Of course, these changes in word usage can occur independently of LLM use; the natural evolution of language means that words go in and out of fashion. But the researchers found that in the pre-LLM era, such large and sudden year-over-year increases were only seen for words associated with major global health events, such as “Ebola” in 2015, “Zika” in 2017, and words like “coronavirus,” “lockdown,” and “pandemic” in the 2020-2022 period.

However, after completing the LLM, the researchers found a sudden and significant increase in the use of hundreds of scientific terms that had nothing in common with world affairs. Indeed, while the words that became over-represented during the COVID pandemic were overwhelmingly nouns, the words that saw a sudden increase in frequency after completing the LLM were overwhelmingly “style words” such as verbs, adjectives, and adverbs (just to name a few: “across, additionally, comprehensive, crucial, enhancing, exhibited, insights, notably, departural, within”).

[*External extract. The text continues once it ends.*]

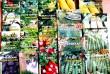 Продаю семена зелени и пряных растений ТМ Велес по розничным ценам. С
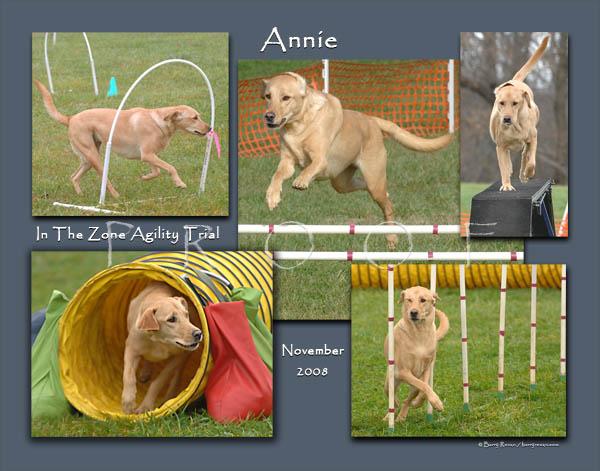 Frank 11x14 Annie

This is not an entirely new finding; for example, the increasing prevalence of “delve” in scientific papers has been widely noted recently. However, previous studies have typically relied on comparisons to “ground truth” human writing samples, or lists of pre-defined LLM markers taken from outside the study. Here, the pre-2023 abstract set serves as its own effective control group, showing how lexical choices have changed overall in the post-LLM era.

Complex interactions

You may be able to easily spot telltale signs of LLM use by highlighting hundreds of so-called “marker words” that have become significantly more prevalent in the post-LLM era. Take a look at this example abstract with marker words highlighted by a researcher: Comprehensive Grasp Complex interactions while […] and […] teeth Extremely important for effective treatment strategies.”

After conducting statistical measurements of the occurrence of marker words in individual papers, the researchers estimate that at least 10 percent of papers in the PubMed corpus from 2022 onwards were written with at least some LLM assistance. The number could be even higher, the researchers say, because their set may be missing LLM-assisted abstracts that do not contain any of the marker words they identified.

Prior to 2023, we would not have seen any significant changes in the usage of these words unless there was a major global event like the COVID-19 pandemic.
Expanding / Prior to 2023, we would not have seen any significant changes in the usage of these words unless there was a major global event like the COVID-19 pandemic.

The percentages measured can vary widely across different subsets of papers. The researchers found that papers written in countries such as China, South Korea, and Taiwan used LLM marker words 15% of the time, indicating that “LLMs may be useful for non-native English text editors, justifying their widespread use.” On the other hand, the researchers found that native English speakers “used LLM marker words less than native English speakers.” [just] It is good at noticing and actively removing unnatural style words from LLM output,” allowing it to hide its use from this kind of analysis.

Detecting the use of LLMs is important, the researchers note, because “LLMs are notorious for fabricating references, providing inaccurate summaries, and making false claims that sound authoritative and persuasive.” But as knowledge of LLMs' distinctive marker words begins to spread, human editors may get better at removing them from generated texts before they are shared with the world.

Maybe future large-scale language models will be able to perform this kind of frequency analysis themselves, lowering the weight of marker words to make the output less human. Soon, we may need to call in a few Blade Runners to find the generative AI text hiding among us.